**Work to complete**
An exact copy of the lines of the listing below between the "Colorful cute koala" line and the "T-shirt Angoulême homme bio ajusté City of Comics T-shirt" line, both included, is the whole answer; please omit the pictures.

**Source records**
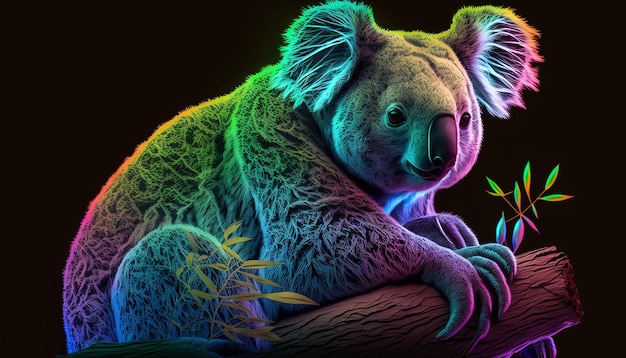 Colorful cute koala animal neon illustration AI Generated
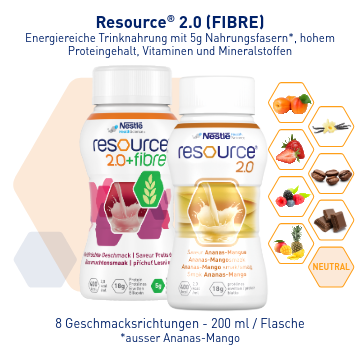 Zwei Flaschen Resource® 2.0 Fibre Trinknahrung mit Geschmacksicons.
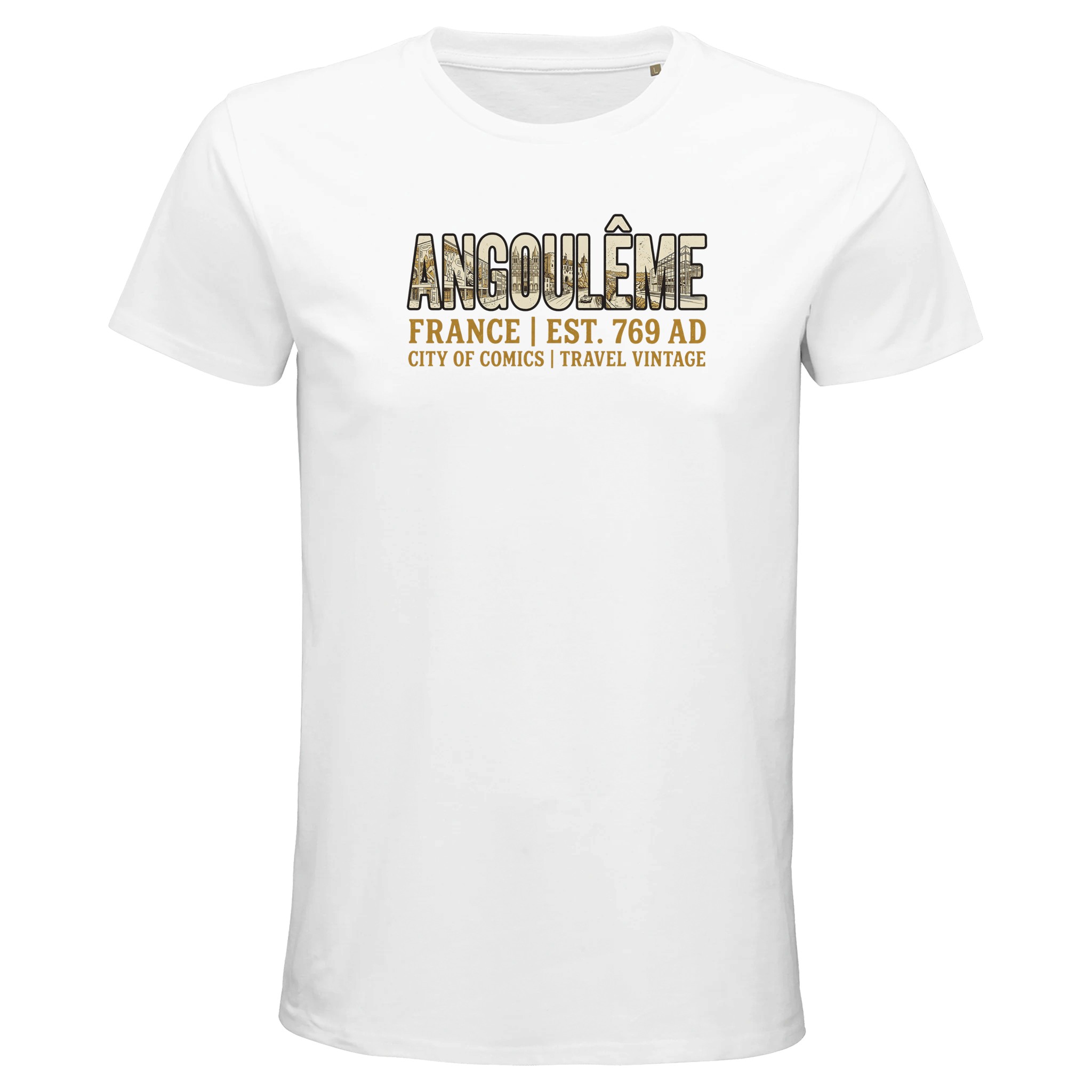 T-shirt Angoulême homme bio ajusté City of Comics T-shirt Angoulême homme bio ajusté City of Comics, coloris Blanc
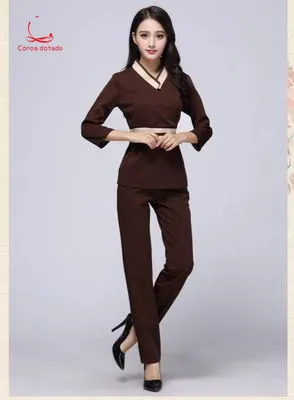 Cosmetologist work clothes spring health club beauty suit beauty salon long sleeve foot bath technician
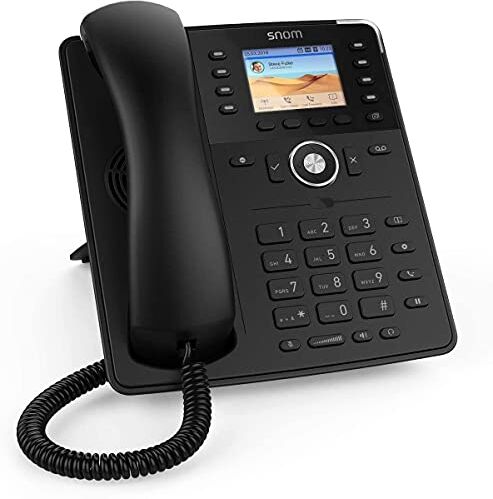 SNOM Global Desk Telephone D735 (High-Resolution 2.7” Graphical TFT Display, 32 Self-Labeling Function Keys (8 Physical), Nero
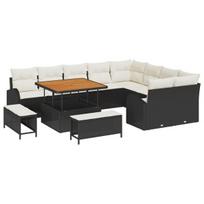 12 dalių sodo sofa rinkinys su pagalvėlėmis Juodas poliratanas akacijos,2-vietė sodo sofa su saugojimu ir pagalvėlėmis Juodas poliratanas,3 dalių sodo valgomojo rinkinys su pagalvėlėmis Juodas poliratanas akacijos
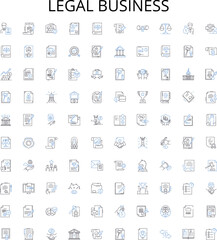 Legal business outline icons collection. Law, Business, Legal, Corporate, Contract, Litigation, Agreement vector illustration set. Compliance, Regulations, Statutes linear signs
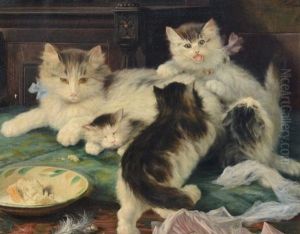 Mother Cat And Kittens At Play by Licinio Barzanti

---

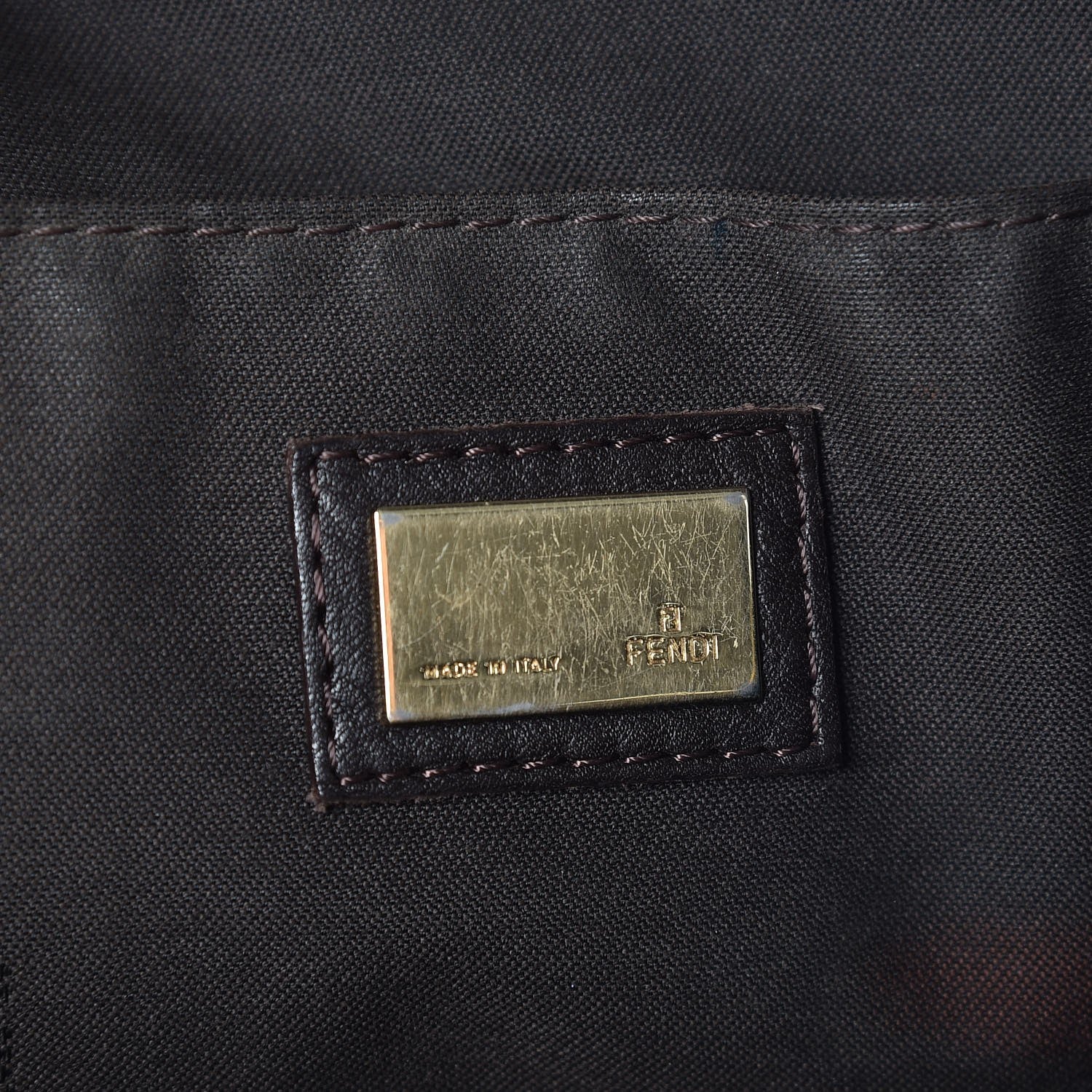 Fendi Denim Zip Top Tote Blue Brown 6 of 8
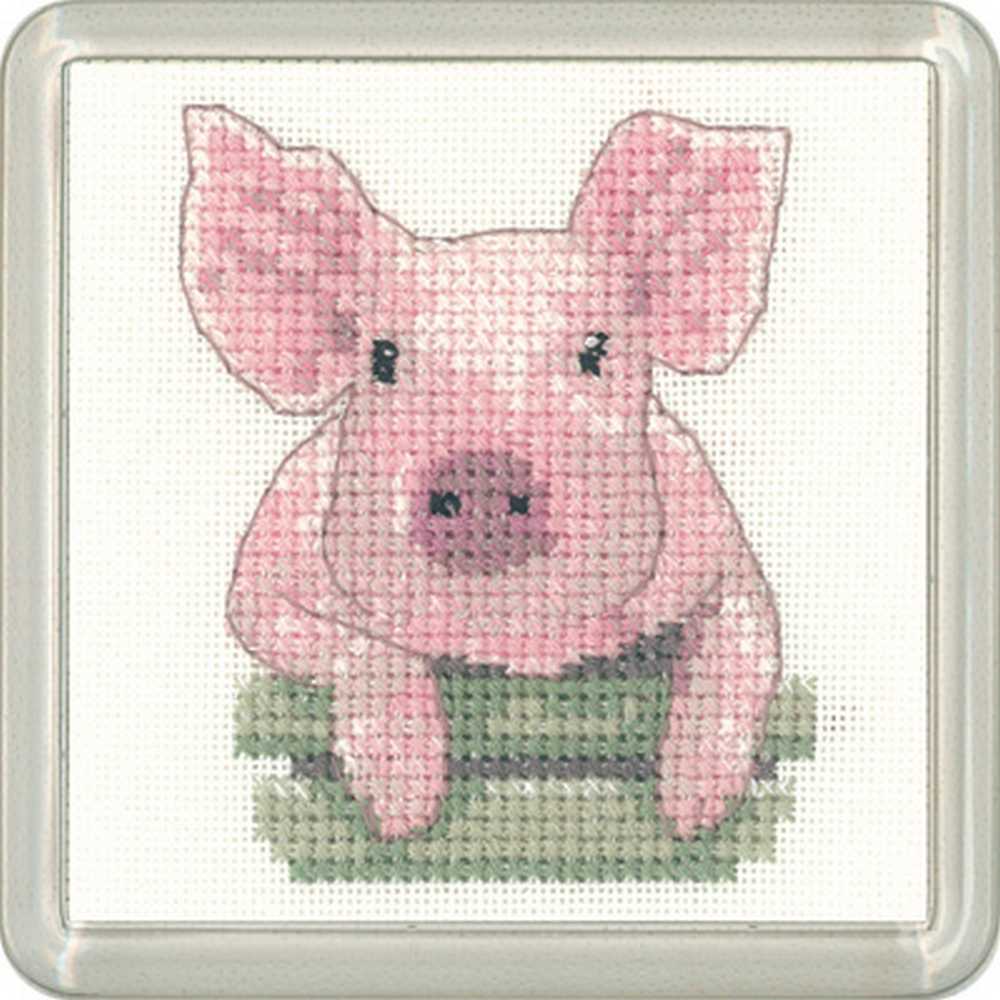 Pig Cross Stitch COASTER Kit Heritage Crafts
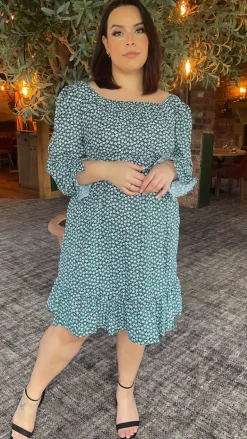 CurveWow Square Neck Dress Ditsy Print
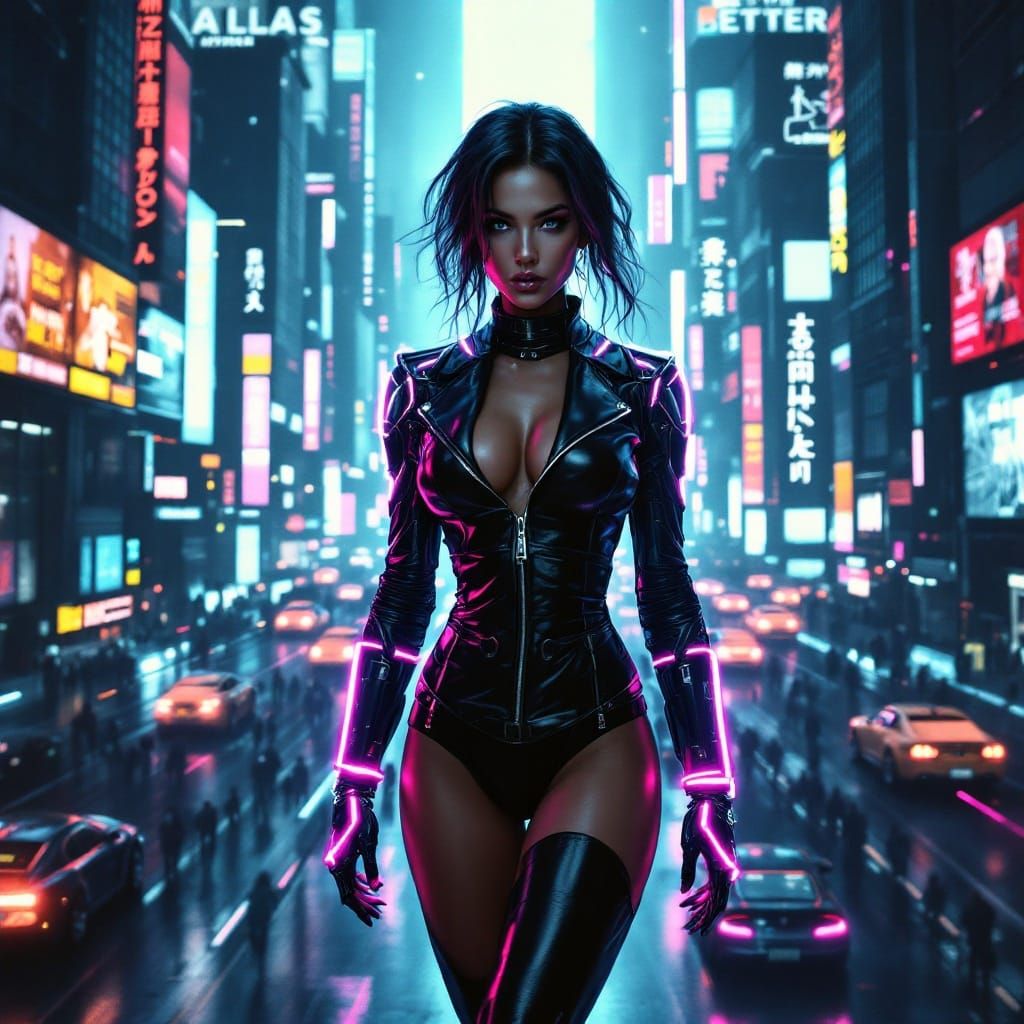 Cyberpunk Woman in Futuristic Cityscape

**Task output**
 Colorful cute koala animal neon illustration AI Generated
 Zwei Flaschen Resource® 2.0 Fibre Trinknahrung mit Geschmacksicons.
 T-shirt Angoulême homme bio ajusté City of Comics T-shirt Angoulême homme bio ajusté City of Comics, coloris Blanc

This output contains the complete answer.